Spatial question entries
----

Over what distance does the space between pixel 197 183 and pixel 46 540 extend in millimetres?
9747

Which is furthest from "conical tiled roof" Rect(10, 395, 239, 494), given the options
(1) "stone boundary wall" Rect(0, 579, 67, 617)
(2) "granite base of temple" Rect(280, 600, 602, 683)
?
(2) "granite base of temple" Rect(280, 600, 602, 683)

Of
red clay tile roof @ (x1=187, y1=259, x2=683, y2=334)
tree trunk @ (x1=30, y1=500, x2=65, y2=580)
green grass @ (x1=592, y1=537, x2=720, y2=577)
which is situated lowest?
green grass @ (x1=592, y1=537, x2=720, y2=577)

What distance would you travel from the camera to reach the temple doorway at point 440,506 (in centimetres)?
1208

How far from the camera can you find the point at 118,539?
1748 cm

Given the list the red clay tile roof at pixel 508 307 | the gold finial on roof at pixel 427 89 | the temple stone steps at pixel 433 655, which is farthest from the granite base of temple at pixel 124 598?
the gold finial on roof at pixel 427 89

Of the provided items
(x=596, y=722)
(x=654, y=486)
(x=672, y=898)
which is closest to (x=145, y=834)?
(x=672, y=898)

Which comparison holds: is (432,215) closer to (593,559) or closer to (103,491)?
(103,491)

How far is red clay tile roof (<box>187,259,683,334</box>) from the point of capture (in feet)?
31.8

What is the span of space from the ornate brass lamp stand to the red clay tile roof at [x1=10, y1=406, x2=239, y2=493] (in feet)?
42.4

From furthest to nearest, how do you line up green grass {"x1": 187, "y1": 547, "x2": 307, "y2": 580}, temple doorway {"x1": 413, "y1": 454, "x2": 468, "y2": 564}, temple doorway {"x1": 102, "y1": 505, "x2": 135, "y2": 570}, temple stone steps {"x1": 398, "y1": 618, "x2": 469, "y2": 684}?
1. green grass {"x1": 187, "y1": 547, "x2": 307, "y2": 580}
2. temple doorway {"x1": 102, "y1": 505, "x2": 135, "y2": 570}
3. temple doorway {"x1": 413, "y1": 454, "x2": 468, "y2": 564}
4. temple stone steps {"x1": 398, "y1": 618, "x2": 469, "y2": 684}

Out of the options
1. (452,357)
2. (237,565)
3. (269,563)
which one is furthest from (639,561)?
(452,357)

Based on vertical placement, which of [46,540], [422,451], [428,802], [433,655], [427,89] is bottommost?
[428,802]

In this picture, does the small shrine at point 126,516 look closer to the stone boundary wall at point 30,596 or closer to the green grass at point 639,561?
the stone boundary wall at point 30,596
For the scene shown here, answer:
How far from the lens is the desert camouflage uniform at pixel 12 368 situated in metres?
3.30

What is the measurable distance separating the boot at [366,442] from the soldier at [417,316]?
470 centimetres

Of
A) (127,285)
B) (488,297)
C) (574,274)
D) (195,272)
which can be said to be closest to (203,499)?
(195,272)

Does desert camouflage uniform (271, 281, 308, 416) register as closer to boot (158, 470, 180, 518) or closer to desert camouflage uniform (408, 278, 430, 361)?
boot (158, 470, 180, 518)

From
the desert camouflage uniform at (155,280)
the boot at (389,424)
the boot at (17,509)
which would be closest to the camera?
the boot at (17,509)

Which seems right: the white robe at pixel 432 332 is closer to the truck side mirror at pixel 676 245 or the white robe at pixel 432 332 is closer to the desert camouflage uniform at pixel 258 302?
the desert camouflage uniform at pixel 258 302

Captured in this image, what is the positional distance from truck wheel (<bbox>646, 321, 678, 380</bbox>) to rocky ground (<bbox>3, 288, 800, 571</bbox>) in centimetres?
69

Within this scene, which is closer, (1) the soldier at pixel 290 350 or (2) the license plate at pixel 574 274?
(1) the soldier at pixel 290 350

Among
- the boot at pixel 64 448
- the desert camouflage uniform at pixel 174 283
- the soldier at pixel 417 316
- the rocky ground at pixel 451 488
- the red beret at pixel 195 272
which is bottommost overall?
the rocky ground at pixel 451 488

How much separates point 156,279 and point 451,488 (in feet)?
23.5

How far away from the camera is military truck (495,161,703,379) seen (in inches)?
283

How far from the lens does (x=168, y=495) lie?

----

What the exercise asks
Copy out the lines of the material from the one containing "How far away" through the end of the material, inclusive.

Response to the exercise
How far away from the camera is military truck (495,161,703,379) seen (in inches)?
283

How far from the lens does (x=168, y=495) lie?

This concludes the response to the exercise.